La sua vita stava andando a pezzi da ogni parte, in ogni ambito. Il sogno di insegnare era l'unica cosa bella che le fosse rimasta, e ora West stava contaminando anche quello. Stava scivolando nelle sue crepature, rendendola terribilmente fragile ed insicura anche nell'unica cosa in cui si sentiva soddisfatta.

Provò veloce ad asciugarsele, terribilmente umiliata. Si odiava. Odiava la propria sensibilità. Non riusciva mai a trattenersi quando le veniva da piangere, nemmeno in pubblico, nemmeno davanti alla peggiore persona del mondo. Capì subito che per quanto ora West fosse nel ruolo della vicepreside, in realtà stava godendo. In realtà non era altro che un'estensione del loro rapporto malato. Non era altro che un nuovo modo di punirla.

Jade soddisfatta sentì tutto il proprio corpo formicolare in estasi. Si appoggiò il mento alla mano, accavallando le gambe e allargando le spalle. Si sentiva potente di nuovo e Violet di fronte a lei, in pezzi, le dava la voglia aggressiva di scoparsela. Le sorrise maligna.
«Suvvia, Violet. Non c'è bisogno di piangere. Non sei una bimba, o la sei?» si alzò per prendere un pacchetto di fazzoletti che aveva nella borsa. Le si avvicinò porgendogliene uno, godendo della propria clemenza. Con le braccia incrociate appoggiò il culo alla scrivania alle sue spalle, osservando dall'alto Violet, seduta, intenta a soffiarsi il naso.

«Oh tesoro.» le accarezzò la testa.
«Puoi sempre imparare, non ti preoccupare. Come hai imparato ad essere una cagnetta devota, no? Ricordi?» la sua carezza le scivolò sul collo facendola sussultare per la sorpresa.
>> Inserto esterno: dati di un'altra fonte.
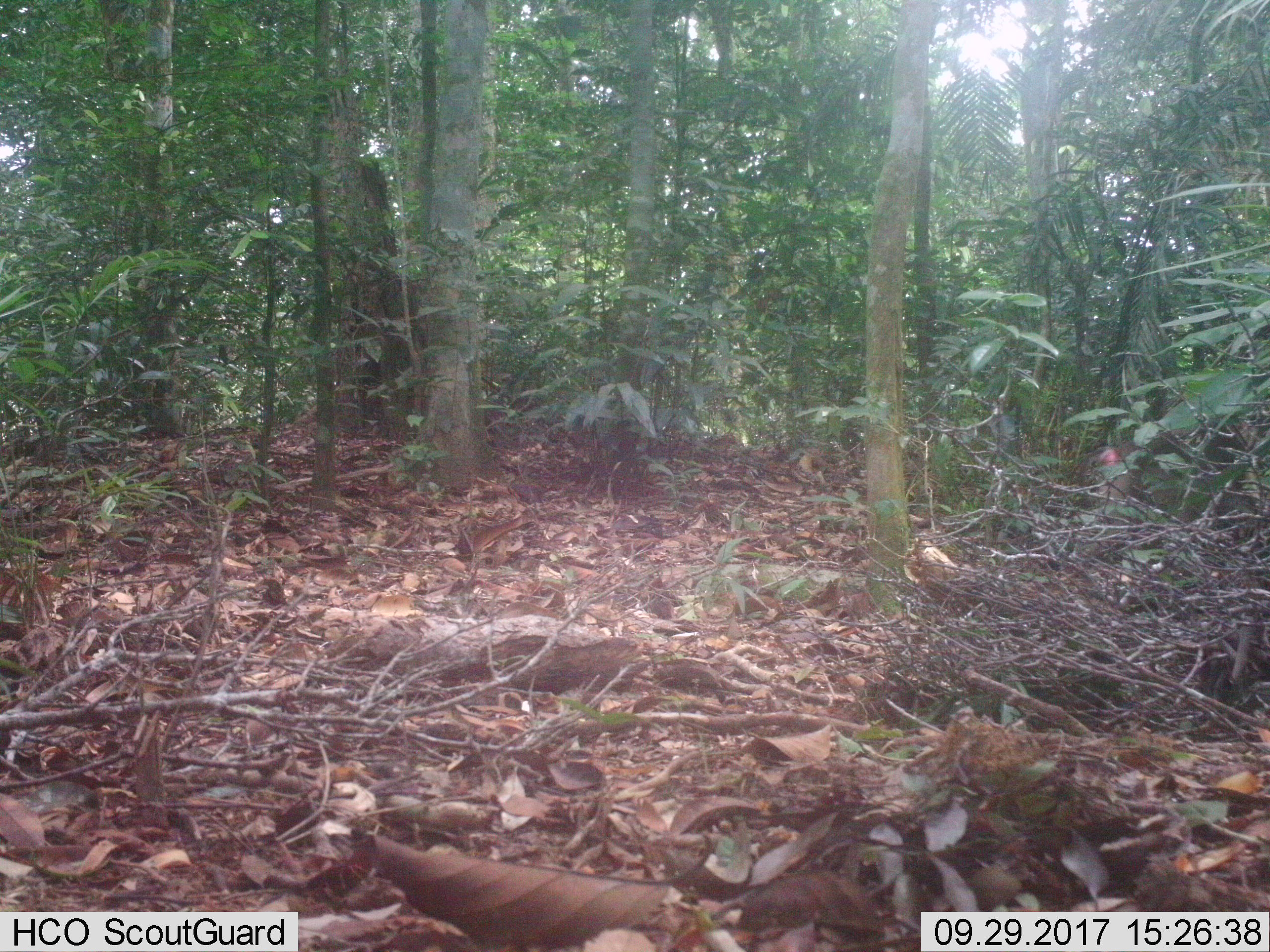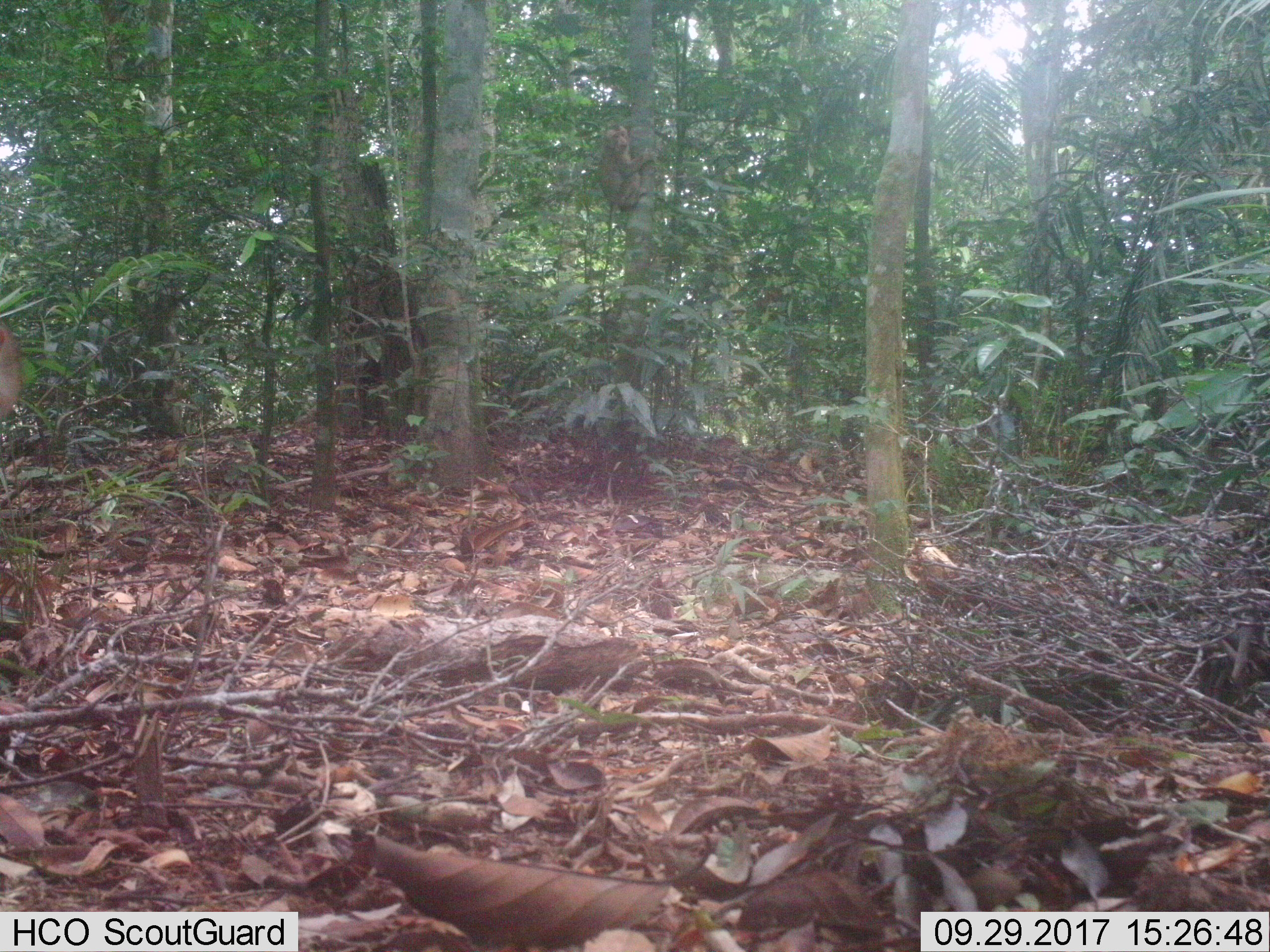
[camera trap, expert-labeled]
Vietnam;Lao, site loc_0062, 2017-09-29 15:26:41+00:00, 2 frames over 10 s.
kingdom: Animalia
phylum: Chordata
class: Mammalia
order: Primates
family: Cercopithecidae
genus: Macaca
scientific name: Macaca nemestrina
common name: pig-tailed macaque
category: pig tailed macaque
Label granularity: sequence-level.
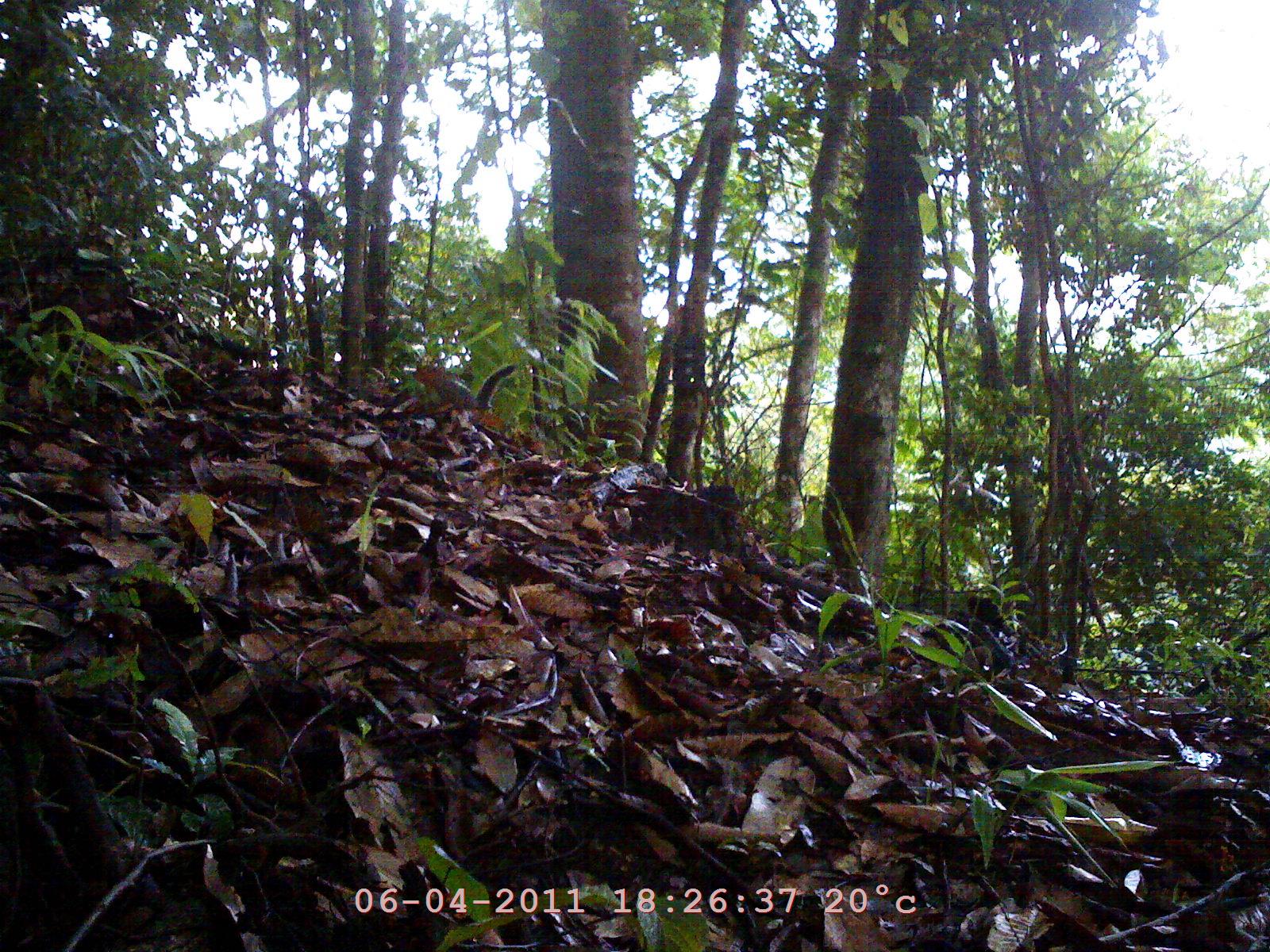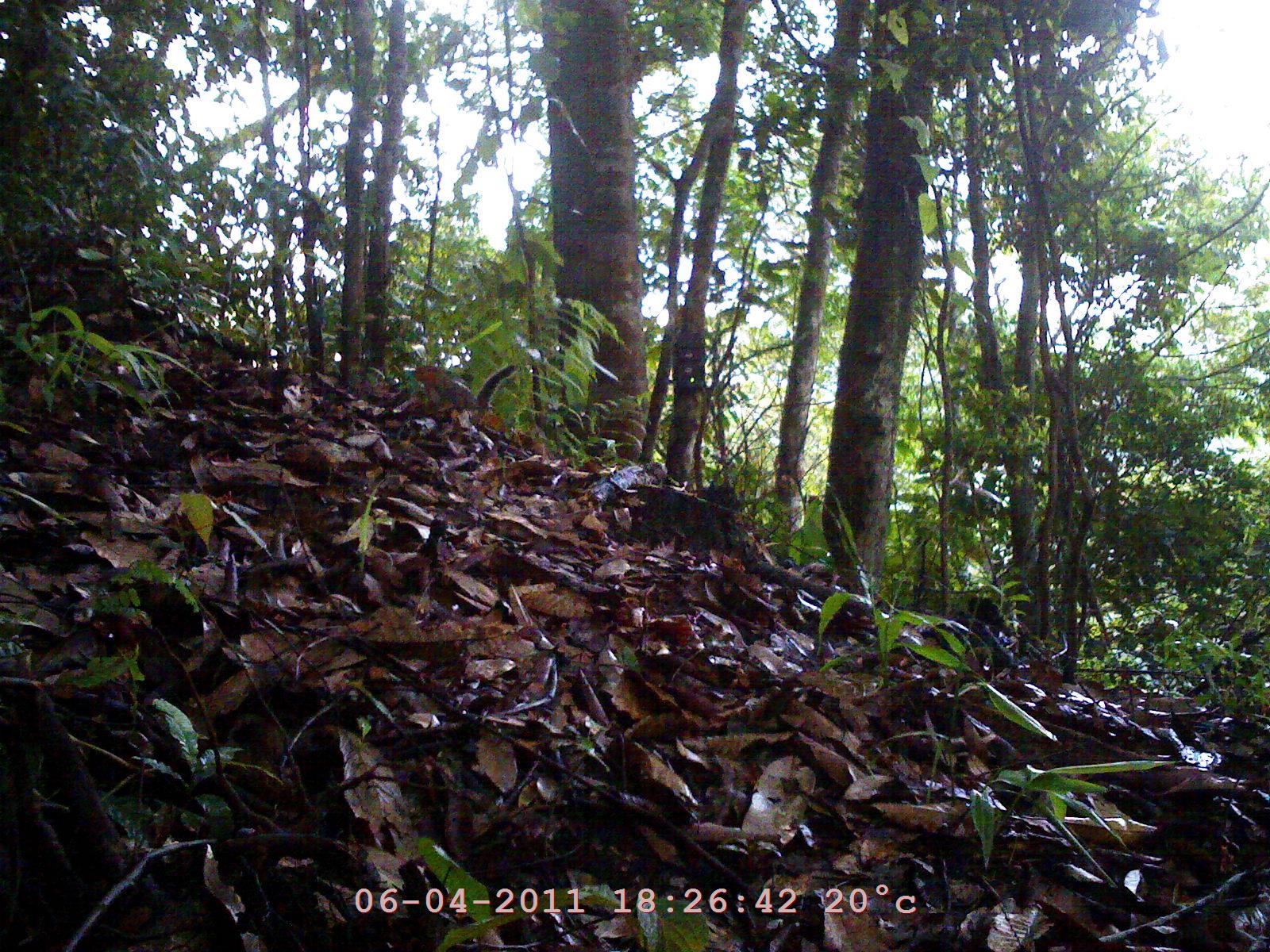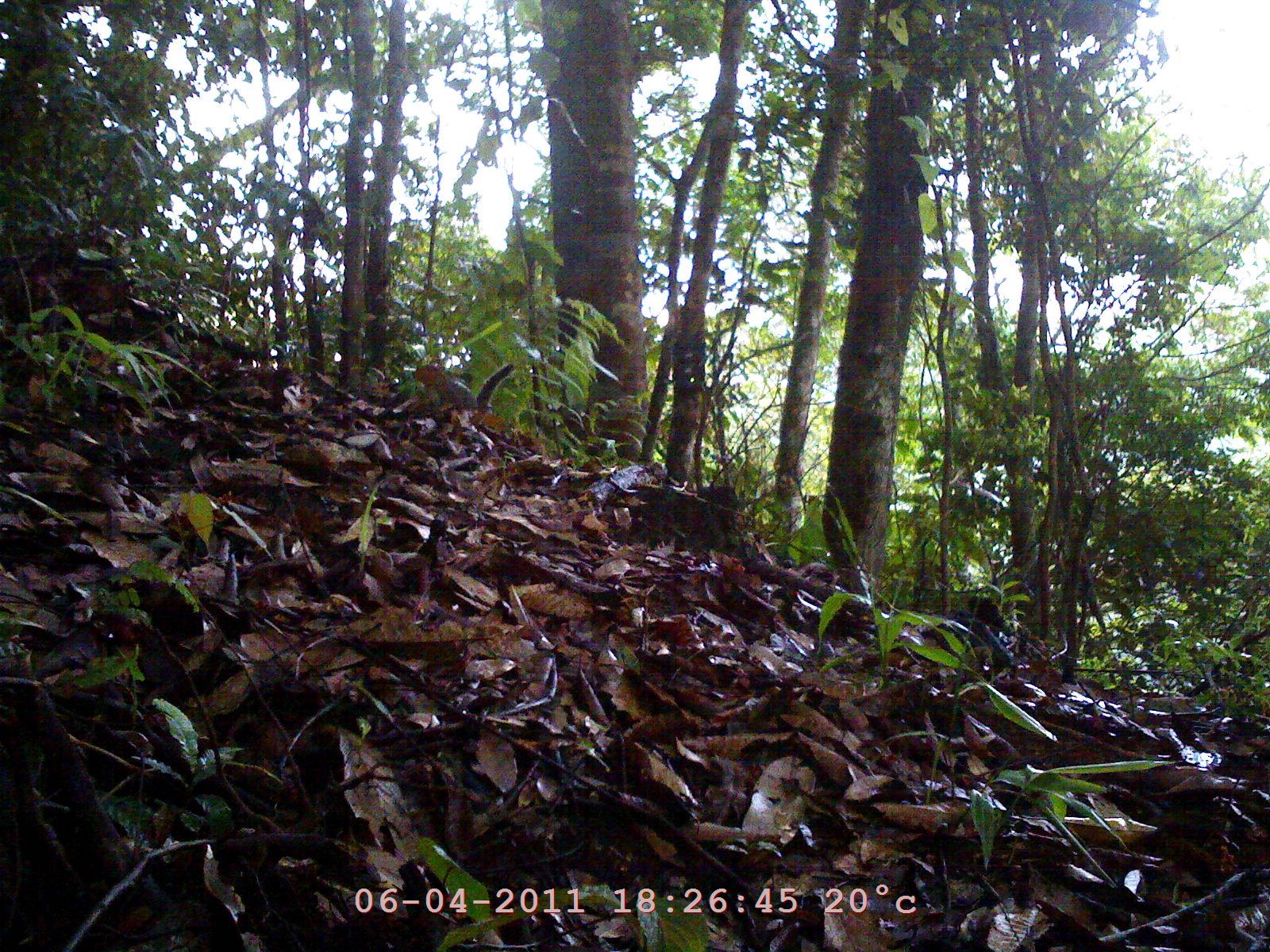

Erika rimase scossa da quel brusco cambio di discorso e ruoli, eppure le suonò particolarmente familiare. Non era la prima volta che viveva una situazione del genere. Il deja vu la obbligò a rimanere ferma, per la stranezza di un ricordo scritto sulla realtà. Non rispose. Non credendo nemmeno alle proprie orecchie.

«Lo sai? Vederti in lacrime mi mette davvero voglia di prenderti e piegarti a novanta sulla mia scrivania. Sarebbe commovente non trovi? In memoria di tutte le volte che ti sei fatta sbattere sulla cattedra.»